- _YOUR TASK_
From the material below, please set down exactly the lines starting with the one with "Joint Strength of" and going on through the one with "Tome 13 : Du 14 au 20 avril 1790 - page 631", without a single picture.

- _RECORDS SUPPLIED_

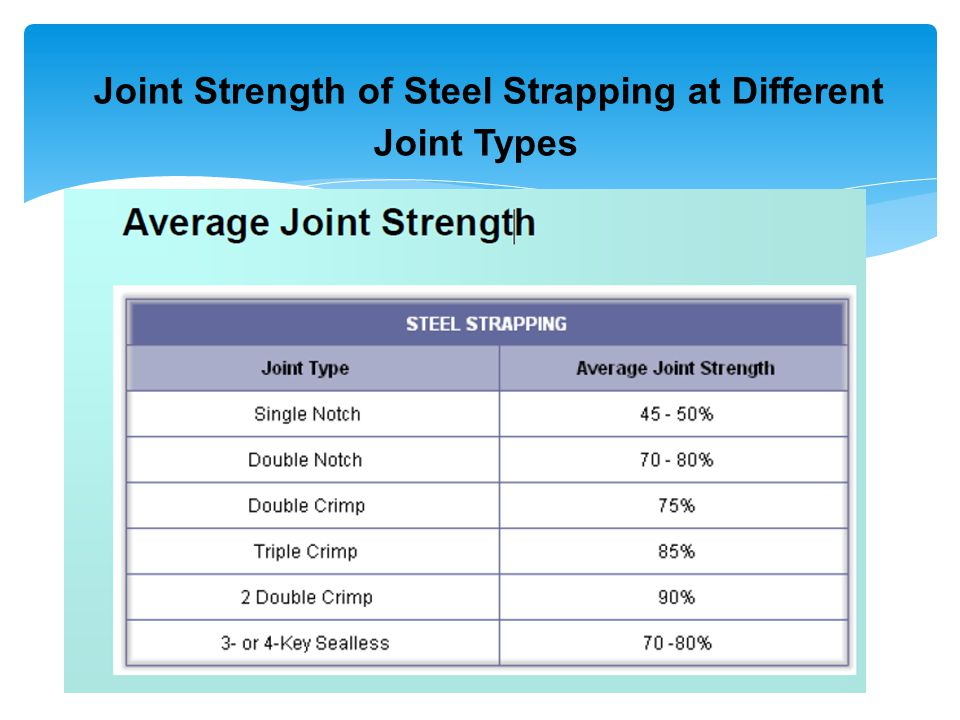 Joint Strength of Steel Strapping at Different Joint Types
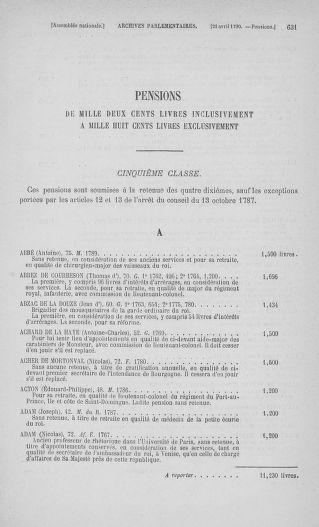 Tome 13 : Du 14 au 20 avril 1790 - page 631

==

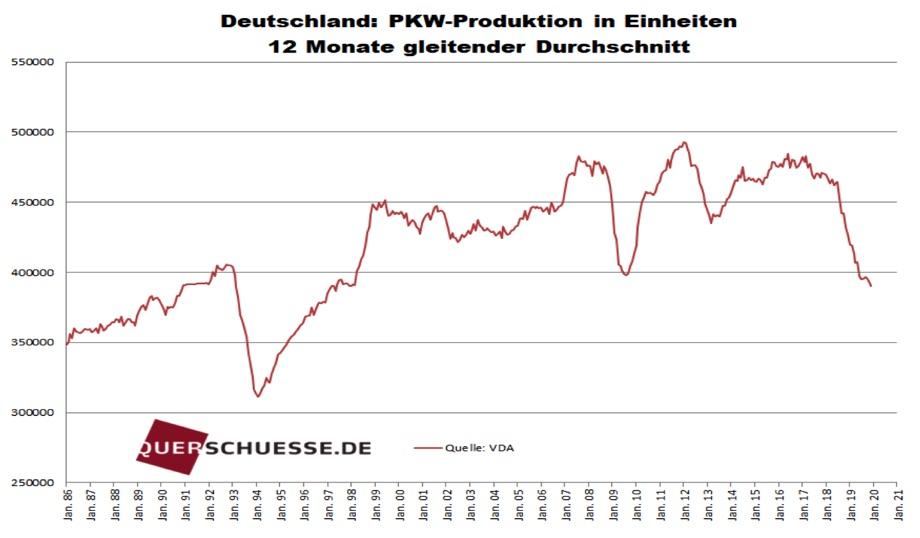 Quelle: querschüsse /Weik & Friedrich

- _THE COMPLETED TASK_
 Joint Strength of Steel Strapping at Different Joint Types
 Tome 13 : Du 14 au 20 avril 1790 - page 631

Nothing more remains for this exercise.